Hundreds of Millions of Facebook user records have been found by security researchers sitting on an inadvertently public storage server.
The two batches of user records were collected and exposed from two third-party companies, according to UpGuard security researchers who found the data.
In the researchers’ write-up, Mexico-based Cultura Colectiva left more than 540 million records — including comments, likes, reactions, account names and more — were stored on the Amazon S3 storage server without a password, allowing anyone to access the data.

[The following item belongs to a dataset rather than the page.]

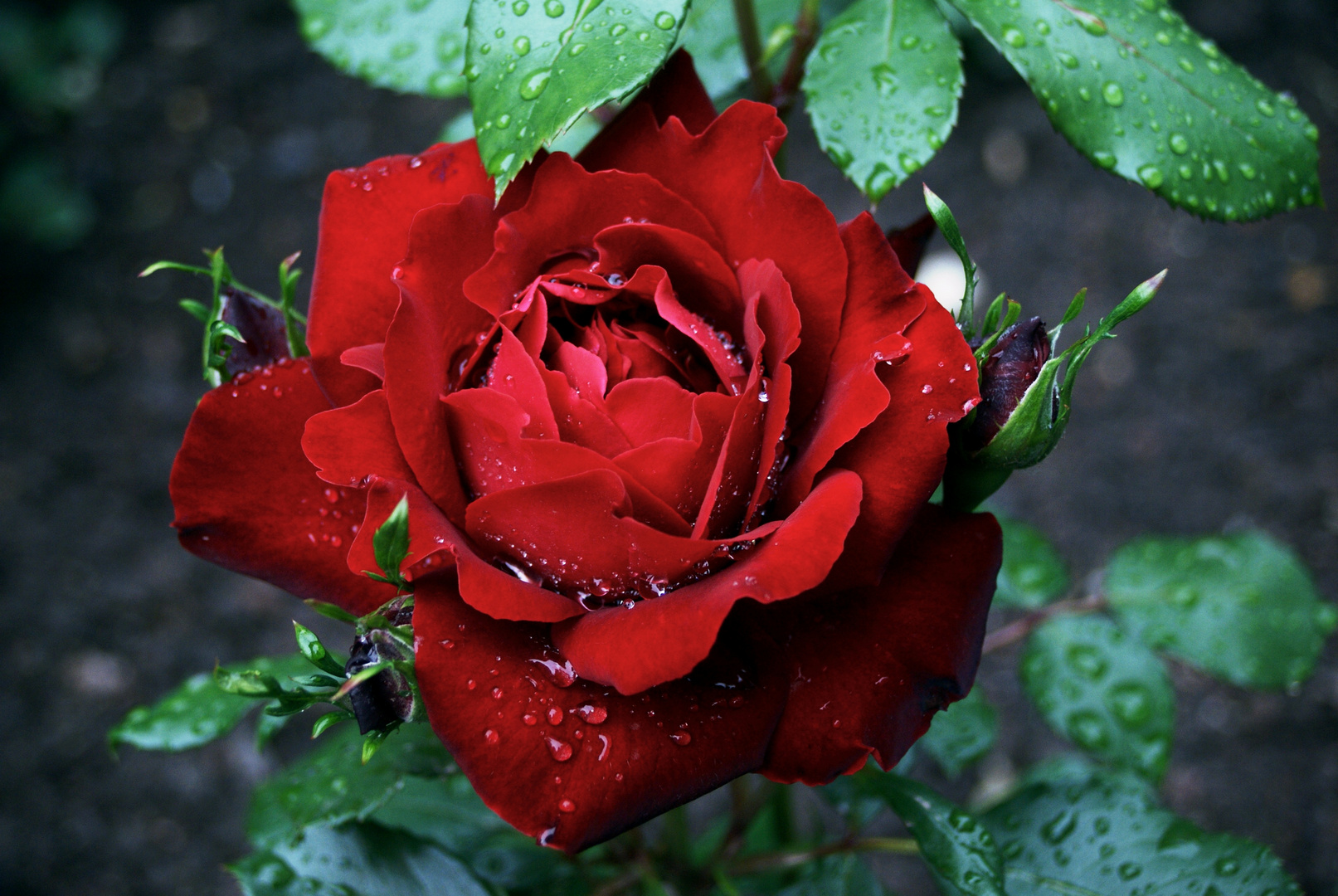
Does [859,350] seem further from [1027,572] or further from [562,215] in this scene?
[1027,572]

Another backup file by defunct California-based app maker At The Pool contained even more sensitive data, including scraped data on over 22,000 users of its apps, including each account user’s friends lists, interests, photos, group memberships, and check-ins.
A Facebook spokesperson told TechCrunch that there’s no evidence to show the data has been misused but that the company is investigating.
“Facebook’s policies prohibit storing Facebook information in a public database,” said the spokesperson. “Once alerted to the issue, we worked with Amazon to take down the databases. We are committed to working with the developers on our platform to protect people’s data.”
Chris Vickery, director of cyber risk research at UpGuard, told TechCrunch: “These finds continue to highlight the problems which plague companies that depend on mass data collection.”
“Storing personal information collected from end users is a liability,” said Vickery. “The more you have, the greater that liability becomes.”